What a Man’s Wallet Reveals….
Every woman notices a good-looking guy. His eyes, smile, hair and posture reveal public stories about his personality. But for the woman who wants to go deeper, she will get more insight by looking to see what a man has in his pocket.
A wallet is one of the first things every woman notices in a man whether she realizes it or not. The wallet gives us clues into how a man spends his money, what he thinks of it, how comfortable he feels in his own clothes. The style of wallet (leather, bi-fold, velcro even a money clip), give us clues that help us determine whether a guy is messy, organized, pompous, cheap, irresponsible and so on. Just like a handbag or purse gives insight into a woman’s personality, the wallet takes us into the male psyche. It is afterall, the equivalent of a male handbag.
Remember that George Costanza episode on Seinfeld where he opened up his bulging wallet and showed Jerry a bi-fold bigger than a burger? That episode resonated with viewers because it was so true. (Click here to watch that short Seinfeld clip on Costanza’s exploding wallet). Jerry had his opinions on what that wallet told men. Here is my take on what that wallet and others reveals to women.
No Wallet: This is a major red flag. No wallet tells us you are irresponsible and have no money. Sure, not every woman wants a guy with money, but we do want someone who is at least responsible. It doesn’t look professional, hip or cool to see a guy fumbling through his pockets, looking for a credit card or cash. If you’re trying to get a girl who wants any form of possession (and that includes something as small as a meal), go out and buy yourself a wallet tonight.
The Money Clip: You are a showoff. Is there a reason all your hundreds and fifties need to be taken out at once? It looks like your bringing out your life savings. Maybe your desire to show off is because you’re lacking somewhere else. Most women love money especially a man with it, but a money clip makes you look like a pompous asshole. Lose it ASAP.

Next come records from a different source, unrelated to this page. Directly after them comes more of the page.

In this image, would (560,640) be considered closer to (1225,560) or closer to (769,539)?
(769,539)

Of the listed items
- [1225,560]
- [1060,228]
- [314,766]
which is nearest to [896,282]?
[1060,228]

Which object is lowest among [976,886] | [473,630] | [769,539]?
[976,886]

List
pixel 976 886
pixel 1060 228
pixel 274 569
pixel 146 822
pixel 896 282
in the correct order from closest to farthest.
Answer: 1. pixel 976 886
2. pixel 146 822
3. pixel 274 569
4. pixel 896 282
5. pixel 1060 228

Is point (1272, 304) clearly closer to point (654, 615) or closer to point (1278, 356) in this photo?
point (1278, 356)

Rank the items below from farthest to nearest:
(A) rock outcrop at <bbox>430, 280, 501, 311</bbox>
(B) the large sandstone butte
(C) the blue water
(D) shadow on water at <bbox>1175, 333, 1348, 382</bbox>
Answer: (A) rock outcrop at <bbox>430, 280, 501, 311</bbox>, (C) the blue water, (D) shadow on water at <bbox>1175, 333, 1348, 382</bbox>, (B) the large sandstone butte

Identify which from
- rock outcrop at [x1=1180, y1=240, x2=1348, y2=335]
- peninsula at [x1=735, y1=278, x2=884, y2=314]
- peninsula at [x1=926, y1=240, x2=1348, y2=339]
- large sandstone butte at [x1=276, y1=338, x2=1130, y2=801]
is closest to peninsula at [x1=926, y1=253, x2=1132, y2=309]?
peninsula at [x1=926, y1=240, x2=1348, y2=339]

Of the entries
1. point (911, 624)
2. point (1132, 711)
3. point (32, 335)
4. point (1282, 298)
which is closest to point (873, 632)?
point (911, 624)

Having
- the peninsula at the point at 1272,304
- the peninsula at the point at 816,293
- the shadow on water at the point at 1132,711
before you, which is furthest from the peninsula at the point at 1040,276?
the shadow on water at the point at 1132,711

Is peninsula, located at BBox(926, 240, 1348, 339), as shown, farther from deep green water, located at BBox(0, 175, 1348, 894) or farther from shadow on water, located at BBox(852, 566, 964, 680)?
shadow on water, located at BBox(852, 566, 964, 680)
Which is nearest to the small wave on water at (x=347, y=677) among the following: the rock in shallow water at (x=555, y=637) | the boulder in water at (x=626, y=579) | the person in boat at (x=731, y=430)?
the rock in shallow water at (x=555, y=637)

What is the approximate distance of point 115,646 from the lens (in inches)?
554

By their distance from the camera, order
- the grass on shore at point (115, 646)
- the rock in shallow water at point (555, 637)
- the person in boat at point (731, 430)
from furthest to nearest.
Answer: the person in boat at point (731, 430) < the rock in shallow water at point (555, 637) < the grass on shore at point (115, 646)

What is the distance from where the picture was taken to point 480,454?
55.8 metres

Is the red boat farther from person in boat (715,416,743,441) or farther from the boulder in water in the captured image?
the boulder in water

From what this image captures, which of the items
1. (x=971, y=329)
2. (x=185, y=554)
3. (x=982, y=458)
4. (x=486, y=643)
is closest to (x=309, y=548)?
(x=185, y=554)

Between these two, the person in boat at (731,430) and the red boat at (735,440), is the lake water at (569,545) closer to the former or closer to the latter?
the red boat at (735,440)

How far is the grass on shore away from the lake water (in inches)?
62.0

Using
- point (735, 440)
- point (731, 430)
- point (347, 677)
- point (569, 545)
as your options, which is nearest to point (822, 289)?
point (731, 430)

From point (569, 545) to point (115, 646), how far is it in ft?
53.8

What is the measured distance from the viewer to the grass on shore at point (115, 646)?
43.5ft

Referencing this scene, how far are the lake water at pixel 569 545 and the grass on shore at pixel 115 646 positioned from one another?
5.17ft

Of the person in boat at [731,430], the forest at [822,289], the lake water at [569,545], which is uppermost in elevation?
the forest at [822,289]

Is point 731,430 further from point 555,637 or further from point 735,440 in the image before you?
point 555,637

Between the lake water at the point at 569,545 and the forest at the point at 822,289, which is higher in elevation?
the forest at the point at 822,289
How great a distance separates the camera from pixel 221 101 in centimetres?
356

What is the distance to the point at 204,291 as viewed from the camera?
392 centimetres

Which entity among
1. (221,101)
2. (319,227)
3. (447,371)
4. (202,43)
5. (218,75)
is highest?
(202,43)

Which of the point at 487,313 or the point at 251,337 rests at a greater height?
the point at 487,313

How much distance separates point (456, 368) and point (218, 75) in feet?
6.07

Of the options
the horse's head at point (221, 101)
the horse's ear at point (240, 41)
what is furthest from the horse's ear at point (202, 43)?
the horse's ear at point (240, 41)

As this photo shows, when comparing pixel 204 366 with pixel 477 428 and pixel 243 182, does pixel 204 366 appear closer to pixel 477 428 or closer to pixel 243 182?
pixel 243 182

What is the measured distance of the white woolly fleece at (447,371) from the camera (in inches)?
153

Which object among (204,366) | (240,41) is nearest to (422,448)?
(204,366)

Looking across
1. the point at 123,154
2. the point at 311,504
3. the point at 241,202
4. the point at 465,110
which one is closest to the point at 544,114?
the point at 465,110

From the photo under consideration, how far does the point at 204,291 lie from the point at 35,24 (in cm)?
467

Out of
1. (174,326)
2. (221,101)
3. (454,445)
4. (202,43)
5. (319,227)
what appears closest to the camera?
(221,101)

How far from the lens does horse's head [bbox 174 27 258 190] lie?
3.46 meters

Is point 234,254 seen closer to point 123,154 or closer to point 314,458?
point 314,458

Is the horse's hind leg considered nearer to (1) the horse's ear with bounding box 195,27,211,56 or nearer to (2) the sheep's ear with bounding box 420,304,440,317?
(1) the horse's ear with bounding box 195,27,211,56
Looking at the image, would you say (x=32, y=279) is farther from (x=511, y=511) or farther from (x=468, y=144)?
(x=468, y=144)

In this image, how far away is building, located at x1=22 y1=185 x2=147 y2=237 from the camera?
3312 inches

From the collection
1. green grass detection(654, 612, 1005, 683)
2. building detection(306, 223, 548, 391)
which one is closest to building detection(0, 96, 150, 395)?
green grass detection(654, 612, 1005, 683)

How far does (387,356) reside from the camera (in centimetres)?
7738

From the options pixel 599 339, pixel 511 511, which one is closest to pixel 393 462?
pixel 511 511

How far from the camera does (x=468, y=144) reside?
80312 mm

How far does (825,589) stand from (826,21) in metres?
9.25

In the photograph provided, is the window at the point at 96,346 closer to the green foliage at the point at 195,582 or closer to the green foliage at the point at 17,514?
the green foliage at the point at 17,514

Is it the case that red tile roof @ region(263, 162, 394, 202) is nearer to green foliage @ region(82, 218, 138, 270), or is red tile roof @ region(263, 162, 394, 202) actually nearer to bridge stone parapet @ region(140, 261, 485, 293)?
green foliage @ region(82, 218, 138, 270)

The Velcro Wallet: You look like a teenage boy who carries around a wallet with no money in it. Maybe you do spend the summers on Long Beach with a surfboard, but there’s no reason why you need a wet-proof wallet at night. This kind of wallet makes me question your social skills as well because the Velcro wallet is so passé.
The Single-Fold Wallet: Everything in this wallet has a certain place from your cash to your credit cards. You are financially dependent and appear to have structure in your life. You are not only financially stable but organized and neat as well. This shows us that you can take care of yourself as well as the woman in your life.
The “Bulging” Wallet: Did George Costanza ever get the girl? Nope and I suspect his wallet played a role in that. The bulging wallet suggests to women that you are a hoarder or packrat. Plus, it’s not attractive to see a wallet bulging out of a man’s pocket. Do yourself a favor and go throw out the receipts from five years ago. Not only do you look like a slob who’s afraid to throw things away, you look like you’re living in the past. No woman in the world wants to be with a man who dwells on what his life used to be. It’s all about where you’re going.
The Card Holder Wallet: This is the efficient man. Any guy who can cram credit cards, license and business cards into a wallet of this size has to be efficient. He’s also probably comfortable in his own skin because he doesn’t feel the need to impress women with his material wealth or credit score.
The next time you pull out your wallet to grab the check, take a minute to see where the woman’s eyes go. I bet you, they gravitate towards your wallet. And don’t assume she’s wondering if you are paying. She’s probably looking at that wallet, trying to get a little more insight into the man holding it.